▸ **TASKS FOR THIS EXERCISE**:
1/ In the article on coronavirus origins below, what has the Biden administration been working to improve on the National Intelligence Council?
2/ Condense the paragraph of the article on coronavirus origins that begins "Administration and intelligence officials say," keeping its main facts.
3/ Reproduce everything in the article on coronavirus origins from "Administration and intelligence" down to "administration official said.".

▸ **PASSAGE TO READ**:
↓↓↓

/U.S. Is Said to Have Unexamined Intelligence to Pore Over on Coronavirus Origins – The New York Times

U.S. Is Said to Have Unexamined Intelligence to Pore Over on Coronavirus Origins – The New York Times

Administration and intelligence officials say it will be as much the work of scientists as spies in trying to unravel how the pandemic was unleashed. The Biden administration has been working to improve its scientific expertise on the National Intelligence Council. Senior officials have told the spy agencies that their science-oriented divisions, which have been working on the issue for months, will play a prominent role in the revitalized inquiry.

The new inquiry will also tap the national labs and other scientific resources of the federal government that previously have not been directly involved in the intelligence effort, the senior administration official said.

↑↑↑

▸ **DATASET EXCERPT**:

↓↓↓

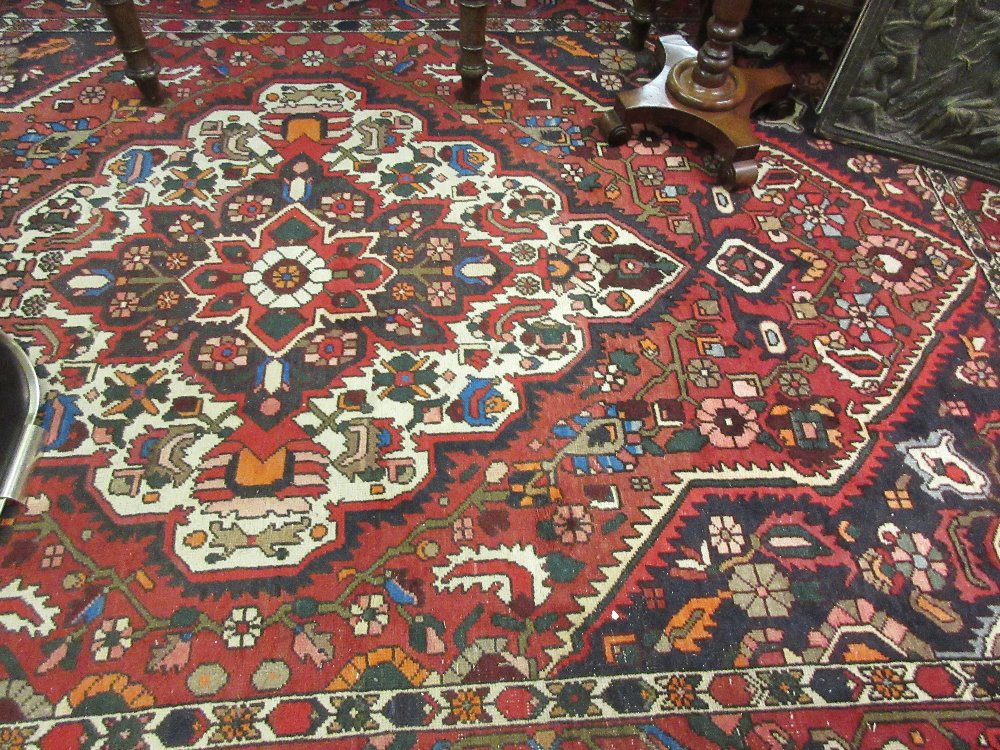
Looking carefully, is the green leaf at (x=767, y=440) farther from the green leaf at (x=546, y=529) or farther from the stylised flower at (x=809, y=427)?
the green leaf at (x=546, y=529)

↑↑↑

▸ **WRITTEN ANSWERS**:
1/ Its scientific expertise.

2/ Officials say uncovering how the pandemic began will depend on scientists as much as on spies. The Biden administration has been strengthening scientific expertise on the National Intelligence Council. Senior officials have told the spy agencies that their science-oriented divisions, which have worked on the issue for months, will play a prominent role in the renewed inquiry.

3/
Administration and intelligence officials say it will be as much the work of scientists as spies in trying to unravel how the pandemic was unleashed. The Biden administration has been working to improve its scientific expertise on the National Intelligence Council. Senior officials have told the spy agencies that their science-oriented divisions, which have been working on the issue for months, will play a prominent role in the revitalized inquiry.

The new inquiry will also tap the national labs and other scientific resources of the federal government that previously have not been directly involved in the intelligence effort, the senior administration official said.